STORED DATA:
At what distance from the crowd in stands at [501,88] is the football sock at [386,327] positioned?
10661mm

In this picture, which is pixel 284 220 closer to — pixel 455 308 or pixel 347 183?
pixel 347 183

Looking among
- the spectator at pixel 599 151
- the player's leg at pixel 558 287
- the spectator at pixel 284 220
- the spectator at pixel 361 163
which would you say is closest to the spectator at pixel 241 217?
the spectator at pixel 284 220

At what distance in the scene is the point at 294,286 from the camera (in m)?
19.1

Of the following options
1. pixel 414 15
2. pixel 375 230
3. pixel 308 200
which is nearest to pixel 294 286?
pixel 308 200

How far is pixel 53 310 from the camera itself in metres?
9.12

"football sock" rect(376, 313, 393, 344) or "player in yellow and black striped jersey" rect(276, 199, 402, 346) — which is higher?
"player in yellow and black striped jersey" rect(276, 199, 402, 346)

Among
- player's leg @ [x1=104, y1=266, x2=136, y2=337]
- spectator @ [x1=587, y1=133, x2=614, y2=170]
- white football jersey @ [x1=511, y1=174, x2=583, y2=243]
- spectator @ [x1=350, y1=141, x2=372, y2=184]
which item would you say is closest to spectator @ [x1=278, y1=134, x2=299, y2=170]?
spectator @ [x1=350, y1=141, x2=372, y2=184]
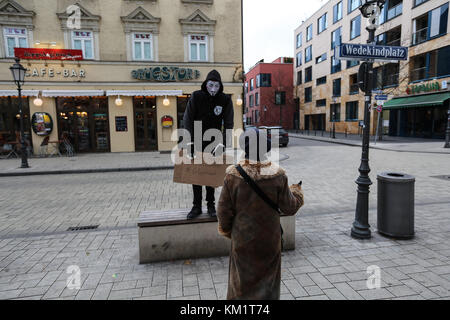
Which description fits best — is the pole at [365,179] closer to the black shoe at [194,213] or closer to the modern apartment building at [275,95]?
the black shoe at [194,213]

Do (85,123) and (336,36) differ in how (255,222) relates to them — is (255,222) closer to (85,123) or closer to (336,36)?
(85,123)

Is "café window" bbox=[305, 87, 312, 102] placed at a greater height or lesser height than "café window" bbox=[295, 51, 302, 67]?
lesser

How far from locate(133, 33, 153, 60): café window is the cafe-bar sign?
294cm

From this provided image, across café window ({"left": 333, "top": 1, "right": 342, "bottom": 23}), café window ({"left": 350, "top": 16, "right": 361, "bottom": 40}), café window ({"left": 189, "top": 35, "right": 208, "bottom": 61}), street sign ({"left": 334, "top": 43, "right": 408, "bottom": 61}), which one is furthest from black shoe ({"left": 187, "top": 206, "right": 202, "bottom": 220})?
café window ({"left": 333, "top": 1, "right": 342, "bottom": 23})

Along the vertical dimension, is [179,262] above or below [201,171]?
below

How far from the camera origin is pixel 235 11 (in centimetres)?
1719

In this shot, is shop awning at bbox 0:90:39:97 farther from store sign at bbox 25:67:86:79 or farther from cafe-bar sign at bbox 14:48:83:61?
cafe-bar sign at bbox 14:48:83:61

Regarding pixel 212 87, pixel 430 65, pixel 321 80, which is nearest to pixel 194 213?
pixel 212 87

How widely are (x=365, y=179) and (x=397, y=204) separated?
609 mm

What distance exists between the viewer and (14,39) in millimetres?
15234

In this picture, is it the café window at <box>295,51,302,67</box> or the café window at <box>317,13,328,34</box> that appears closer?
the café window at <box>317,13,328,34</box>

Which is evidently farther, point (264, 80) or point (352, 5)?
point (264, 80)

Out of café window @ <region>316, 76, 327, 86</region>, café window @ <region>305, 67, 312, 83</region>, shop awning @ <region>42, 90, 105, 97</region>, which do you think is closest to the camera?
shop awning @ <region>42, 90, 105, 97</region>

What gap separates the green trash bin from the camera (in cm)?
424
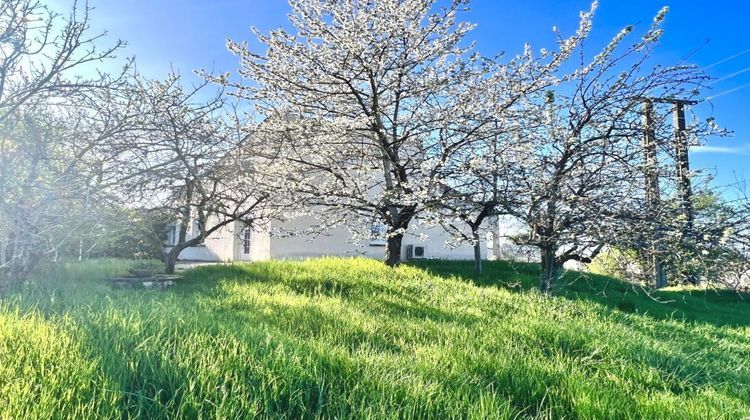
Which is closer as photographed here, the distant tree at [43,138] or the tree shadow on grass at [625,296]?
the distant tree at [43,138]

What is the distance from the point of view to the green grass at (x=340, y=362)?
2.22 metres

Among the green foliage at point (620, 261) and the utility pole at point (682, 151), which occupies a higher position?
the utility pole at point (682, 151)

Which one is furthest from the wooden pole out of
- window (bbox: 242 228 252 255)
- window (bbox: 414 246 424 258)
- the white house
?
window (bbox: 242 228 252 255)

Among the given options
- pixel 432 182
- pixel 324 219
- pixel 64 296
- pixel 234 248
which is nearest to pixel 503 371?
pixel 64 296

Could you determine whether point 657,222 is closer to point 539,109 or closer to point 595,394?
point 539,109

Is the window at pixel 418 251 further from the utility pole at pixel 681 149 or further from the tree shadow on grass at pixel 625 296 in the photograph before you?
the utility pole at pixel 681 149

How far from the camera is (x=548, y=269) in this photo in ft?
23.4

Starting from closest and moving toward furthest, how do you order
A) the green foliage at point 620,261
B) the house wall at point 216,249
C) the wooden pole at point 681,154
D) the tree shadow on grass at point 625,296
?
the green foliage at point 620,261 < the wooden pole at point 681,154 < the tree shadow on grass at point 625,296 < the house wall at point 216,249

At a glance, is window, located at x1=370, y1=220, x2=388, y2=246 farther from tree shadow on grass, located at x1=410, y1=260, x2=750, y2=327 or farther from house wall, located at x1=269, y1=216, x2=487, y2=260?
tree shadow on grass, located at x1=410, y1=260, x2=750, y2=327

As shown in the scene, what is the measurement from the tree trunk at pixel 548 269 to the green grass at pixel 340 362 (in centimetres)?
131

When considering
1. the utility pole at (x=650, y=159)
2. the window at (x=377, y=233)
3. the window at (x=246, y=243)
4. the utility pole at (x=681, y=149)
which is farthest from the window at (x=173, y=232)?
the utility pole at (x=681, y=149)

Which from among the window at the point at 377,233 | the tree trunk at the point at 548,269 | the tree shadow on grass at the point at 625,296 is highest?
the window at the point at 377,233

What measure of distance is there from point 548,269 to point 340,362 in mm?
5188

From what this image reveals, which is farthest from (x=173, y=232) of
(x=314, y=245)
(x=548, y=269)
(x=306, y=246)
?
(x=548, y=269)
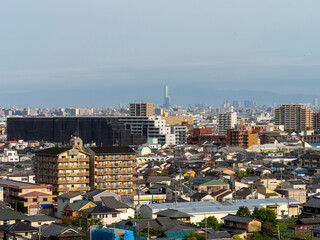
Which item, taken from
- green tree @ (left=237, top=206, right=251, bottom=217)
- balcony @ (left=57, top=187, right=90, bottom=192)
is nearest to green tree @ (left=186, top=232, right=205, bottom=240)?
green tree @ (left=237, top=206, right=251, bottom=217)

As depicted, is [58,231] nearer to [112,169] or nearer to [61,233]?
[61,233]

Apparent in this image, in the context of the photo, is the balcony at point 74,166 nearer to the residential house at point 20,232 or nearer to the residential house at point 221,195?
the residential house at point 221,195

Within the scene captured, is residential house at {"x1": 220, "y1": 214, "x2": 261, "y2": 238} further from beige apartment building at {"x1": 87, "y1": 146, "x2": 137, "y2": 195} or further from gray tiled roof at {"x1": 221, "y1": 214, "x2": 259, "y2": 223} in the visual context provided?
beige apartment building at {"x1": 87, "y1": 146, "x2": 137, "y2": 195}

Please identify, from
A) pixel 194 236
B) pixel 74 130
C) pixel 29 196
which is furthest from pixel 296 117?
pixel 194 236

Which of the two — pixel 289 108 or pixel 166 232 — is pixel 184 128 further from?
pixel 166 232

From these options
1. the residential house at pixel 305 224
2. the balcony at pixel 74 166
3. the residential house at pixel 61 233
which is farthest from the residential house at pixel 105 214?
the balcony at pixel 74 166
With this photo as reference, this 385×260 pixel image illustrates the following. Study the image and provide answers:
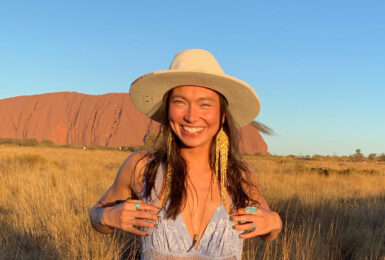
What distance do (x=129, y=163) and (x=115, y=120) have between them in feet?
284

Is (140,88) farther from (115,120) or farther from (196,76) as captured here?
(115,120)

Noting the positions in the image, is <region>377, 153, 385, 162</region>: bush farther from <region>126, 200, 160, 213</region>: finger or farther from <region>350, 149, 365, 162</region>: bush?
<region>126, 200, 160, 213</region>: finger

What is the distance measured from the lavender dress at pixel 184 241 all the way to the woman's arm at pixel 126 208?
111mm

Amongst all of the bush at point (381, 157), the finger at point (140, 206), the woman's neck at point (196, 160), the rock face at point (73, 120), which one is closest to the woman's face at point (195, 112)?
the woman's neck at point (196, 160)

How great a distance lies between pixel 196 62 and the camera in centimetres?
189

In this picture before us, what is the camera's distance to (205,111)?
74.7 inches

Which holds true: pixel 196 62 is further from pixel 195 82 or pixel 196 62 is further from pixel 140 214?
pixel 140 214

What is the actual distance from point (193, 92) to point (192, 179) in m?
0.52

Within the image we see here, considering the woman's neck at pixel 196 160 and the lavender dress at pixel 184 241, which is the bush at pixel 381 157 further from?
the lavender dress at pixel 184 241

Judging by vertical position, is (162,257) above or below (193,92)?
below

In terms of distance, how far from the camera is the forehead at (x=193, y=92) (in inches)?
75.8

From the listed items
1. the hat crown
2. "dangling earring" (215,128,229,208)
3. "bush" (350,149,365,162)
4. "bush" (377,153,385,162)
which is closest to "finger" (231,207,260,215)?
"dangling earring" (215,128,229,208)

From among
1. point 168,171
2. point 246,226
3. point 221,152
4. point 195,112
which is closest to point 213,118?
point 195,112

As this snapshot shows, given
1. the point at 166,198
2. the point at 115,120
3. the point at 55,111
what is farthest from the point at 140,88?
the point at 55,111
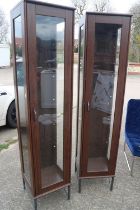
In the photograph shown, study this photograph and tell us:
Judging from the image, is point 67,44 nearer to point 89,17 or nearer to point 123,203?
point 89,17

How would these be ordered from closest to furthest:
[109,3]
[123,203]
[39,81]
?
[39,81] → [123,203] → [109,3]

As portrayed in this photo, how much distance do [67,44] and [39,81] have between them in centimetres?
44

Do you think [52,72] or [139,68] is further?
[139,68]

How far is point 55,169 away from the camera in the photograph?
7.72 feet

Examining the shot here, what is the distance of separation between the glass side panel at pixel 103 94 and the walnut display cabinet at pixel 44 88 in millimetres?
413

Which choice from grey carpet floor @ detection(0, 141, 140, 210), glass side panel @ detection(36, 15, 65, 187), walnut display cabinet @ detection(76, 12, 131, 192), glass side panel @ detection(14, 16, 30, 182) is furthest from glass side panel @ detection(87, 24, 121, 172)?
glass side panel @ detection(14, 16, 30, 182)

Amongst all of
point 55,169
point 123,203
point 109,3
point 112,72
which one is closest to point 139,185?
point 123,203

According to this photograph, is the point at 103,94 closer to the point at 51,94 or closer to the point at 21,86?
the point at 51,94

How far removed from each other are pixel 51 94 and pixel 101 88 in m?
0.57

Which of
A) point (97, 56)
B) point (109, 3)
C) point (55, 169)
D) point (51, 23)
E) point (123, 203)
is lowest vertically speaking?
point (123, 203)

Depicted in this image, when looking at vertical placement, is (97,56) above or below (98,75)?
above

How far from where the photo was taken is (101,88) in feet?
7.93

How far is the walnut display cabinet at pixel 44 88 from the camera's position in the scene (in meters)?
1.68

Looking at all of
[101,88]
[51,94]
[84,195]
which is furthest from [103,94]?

--

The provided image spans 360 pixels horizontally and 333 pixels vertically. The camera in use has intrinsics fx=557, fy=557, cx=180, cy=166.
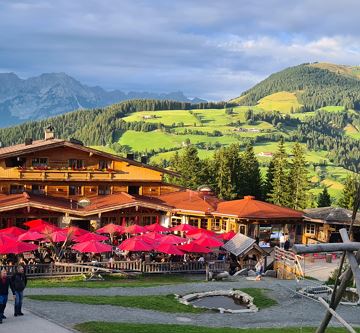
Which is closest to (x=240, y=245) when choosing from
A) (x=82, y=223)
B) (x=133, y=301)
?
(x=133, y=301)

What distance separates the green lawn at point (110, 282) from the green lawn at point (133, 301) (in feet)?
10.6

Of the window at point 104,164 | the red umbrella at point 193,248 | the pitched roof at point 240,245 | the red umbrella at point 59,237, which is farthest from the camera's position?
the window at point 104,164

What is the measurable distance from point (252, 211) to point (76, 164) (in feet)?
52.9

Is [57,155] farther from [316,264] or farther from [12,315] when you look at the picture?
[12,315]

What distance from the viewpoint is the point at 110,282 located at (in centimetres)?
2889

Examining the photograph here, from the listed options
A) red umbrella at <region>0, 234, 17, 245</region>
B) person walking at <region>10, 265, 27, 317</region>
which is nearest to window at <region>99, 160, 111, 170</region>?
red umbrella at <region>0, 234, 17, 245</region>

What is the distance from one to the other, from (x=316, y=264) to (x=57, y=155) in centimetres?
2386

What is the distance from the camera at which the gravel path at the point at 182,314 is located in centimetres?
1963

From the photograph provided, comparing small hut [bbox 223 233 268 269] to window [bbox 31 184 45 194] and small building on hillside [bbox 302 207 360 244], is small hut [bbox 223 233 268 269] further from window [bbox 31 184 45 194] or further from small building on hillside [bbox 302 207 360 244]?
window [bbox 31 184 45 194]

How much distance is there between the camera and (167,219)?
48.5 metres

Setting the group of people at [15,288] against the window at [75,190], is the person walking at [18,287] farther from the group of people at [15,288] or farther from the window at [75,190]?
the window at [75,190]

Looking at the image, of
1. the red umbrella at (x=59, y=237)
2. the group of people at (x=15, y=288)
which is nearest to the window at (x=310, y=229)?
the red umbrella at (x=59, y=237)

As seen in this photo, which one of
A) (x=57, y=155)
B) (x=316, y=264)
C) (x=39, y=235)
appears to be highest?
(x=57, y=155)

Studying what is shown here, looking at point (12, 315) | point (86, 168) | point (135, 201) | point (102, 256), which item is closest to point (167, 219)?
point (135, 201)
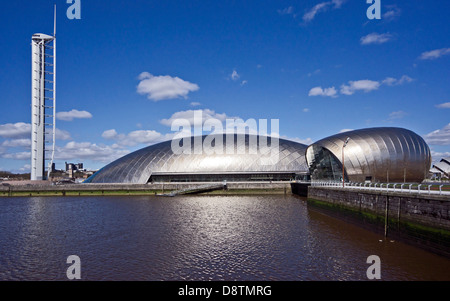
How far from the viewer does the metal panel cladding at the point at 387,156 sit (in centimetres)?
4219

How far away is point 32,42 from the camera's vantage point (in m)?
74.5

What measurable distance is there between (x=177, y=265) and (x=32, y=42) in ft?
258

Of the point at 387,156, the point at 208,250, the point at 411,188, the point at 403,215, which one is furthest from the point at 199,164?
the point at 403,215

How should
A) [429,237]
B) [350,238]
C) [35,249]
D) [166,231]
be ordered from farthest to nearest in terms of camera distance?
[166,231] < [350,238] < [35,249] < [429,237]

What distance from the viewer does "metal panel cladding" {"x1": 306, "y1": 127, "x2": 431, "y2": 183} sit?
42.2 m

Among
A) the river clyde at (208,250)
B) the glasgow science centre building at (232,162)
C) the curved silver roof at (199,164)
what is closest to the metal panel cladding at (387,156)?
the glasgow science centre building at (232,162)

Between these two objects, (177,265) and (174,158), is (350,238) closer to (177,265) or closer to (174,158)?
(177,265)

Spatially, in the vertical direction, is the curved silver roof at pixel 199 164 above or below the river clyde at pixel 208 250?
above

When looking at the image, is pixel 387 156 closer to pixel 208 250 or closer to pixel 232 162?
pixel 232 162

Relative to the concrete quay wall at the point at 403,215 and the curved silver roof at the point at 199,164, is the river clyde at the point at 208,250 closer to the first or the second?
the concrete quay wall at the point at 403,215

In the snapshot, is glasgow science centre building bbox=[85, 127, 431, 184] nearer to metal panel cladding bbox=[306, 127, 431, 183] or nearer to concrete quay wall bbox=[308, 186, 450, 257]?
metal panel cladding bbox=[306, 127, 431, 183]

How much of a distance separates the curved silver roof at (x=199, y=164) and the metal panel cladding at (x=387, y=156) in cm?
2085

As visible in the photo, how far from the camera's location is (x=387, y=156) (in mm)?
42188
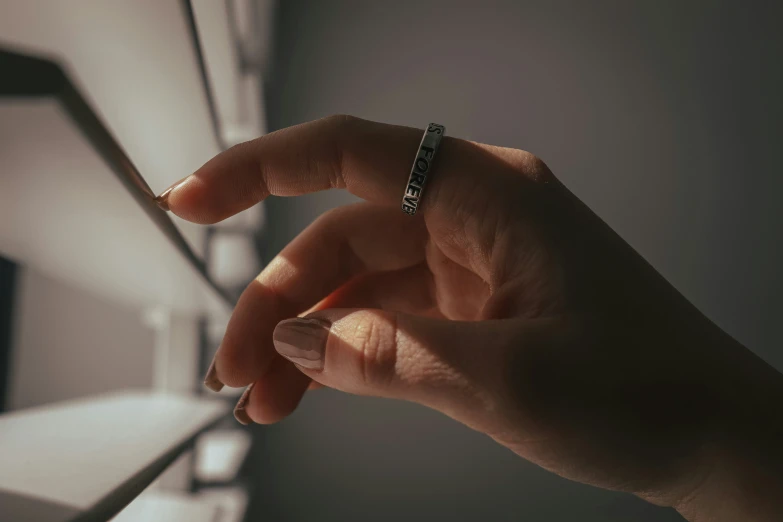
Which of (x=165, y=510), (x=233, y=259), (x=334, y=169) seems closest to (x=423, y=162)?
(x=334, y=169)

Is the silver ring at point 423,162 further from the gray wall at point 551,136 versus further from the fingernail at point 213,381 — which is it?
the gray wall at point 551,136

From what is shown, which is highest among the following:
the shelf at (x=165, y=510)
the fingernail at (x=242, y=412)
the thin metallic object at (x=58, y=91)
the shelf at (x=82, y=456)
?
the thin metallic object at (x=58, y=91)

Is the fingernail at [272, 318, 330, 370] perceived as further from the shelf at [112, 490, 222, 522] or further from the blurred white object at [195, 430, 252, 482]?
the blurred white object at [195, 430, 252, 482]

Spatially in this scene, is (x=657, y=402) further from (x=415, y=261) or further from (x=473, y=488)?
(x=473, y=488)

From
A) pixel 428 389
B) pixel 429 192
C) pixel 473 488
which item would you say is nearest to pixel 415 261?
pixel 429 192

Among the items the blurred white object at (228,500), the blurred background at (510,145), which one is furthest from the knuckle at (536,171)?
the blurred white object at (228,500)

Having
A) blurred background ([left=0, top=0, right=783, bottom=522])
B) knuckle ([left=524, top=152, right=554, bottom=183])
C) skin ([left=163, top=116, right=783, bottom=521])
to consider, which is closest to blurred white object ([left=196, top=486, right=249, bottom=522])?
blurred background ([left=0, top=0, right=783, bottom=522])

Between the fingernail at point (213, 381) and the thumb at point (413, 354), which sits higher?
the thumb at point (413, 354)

STATED GOAL: Rewrite everything from the line containing "What is the distance from one" down to the line containing "48.5 metres", swapping "gravel path" for "stone path". Leave everything else unchanged.

WRITTEN ANSWER:
What is the distance from one to the other, from (x=316, y=264) to (x=57, y=155) in centimetres?
2386

What is the distance from the camera at which the stone path at the point at 182,314 is located in centimetres?
1963

From the photograph provided, comparing small hut [bbox 223 233 268 269] to window [bbox 31 184 45 194] and small building on hillside [bbox 302 207 360 244], is small hut [bbox 223 233 268 269] further from window [bbox 31 184 45 194] or further from small building on hillside [bbox 302 207 360 244]?
window [bbox 31 184 45 194]

How much distance is there between the camera and (167,219)?
48.5 metres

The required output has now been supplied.